Yes, mostly what Matteo said.
On Fri, 28 May 2021 at 15:39, Matteo Bruni matteo.mystral@gmail.com wrote:
So this is, AFAIR, more or less what the staging patchset did. I don't think that we want to put the data in the command stream though.
It may not be too bad for deferred contexts, but for immediate contexts probably not, no.
Always copying the data from the user-provided source to some other storage is definitely the right choice: we don't want to block the application (more or less directly) to make sure that the data stays around until we need it. That's bad for performance for immediate contexts and just impossible for deferred, so not much to argue there. At the same time we also want to minimize the amount of copies. Ideally, for a GPU resource, here we'd upload the data right to the GPU (e.g. inside a persistently mapped buffer), ready to be used whenever it's time. For a CPU resource instead we'd copy the data into its final place in sysmem (what will eventually become its "heap_memory"). We don't quite have the infrastructure for it at the moment but that would be the goal IMO. What you do in patch 2/2 is more along the lines of this idea. The sysmem allocation mechanism works okay for the time being and could be extended to handle other types of memory, e.g. it could eventually take charge of the vulkan allocator, making it generic and usable from GL too. I don't think it has to be managed by each deferred context (i.e. it should probably be per-device), although the current scheme has the advantage of not having to care about concurrency.
So, at least in my view, I'd bring the allocator bits from patch 2/2 into patch 1/2 and use that for update_sub_resource, both the deferred and the immediate variants (the latter could be its own patch). You'd only need the DISCARD portion for update_sub_resource, so the rest can (and probably should) stay in the map() patch.

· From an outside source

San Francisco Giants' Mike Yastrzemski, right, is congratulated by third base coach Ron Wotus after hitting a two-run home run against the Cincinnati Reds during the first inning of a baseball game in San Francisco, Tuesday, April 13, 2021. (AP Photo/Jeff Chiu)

My (very rough) proposal for this would be to replace the "data" field in the wined3d_cs_update_sub_resource structure with a wined3d_bo_address, and then introduce something like the following:
static bool wined3d_device_context_get_upload_bo(struct wined3d_device_context *context, struct wined3d_resource *resource, unsigned int sub_resource_idx, const struct wined3d_box *box, uint32_t flags, struct wined3d_bo_address *address, void **map_ptr) { ... }
For deferred contexts you should then be able to do something (conceptually) very similar to patch 2/2, and in the end we may not even need map/unmap/update_sub_resource in the wined3d_device_context_ops structure.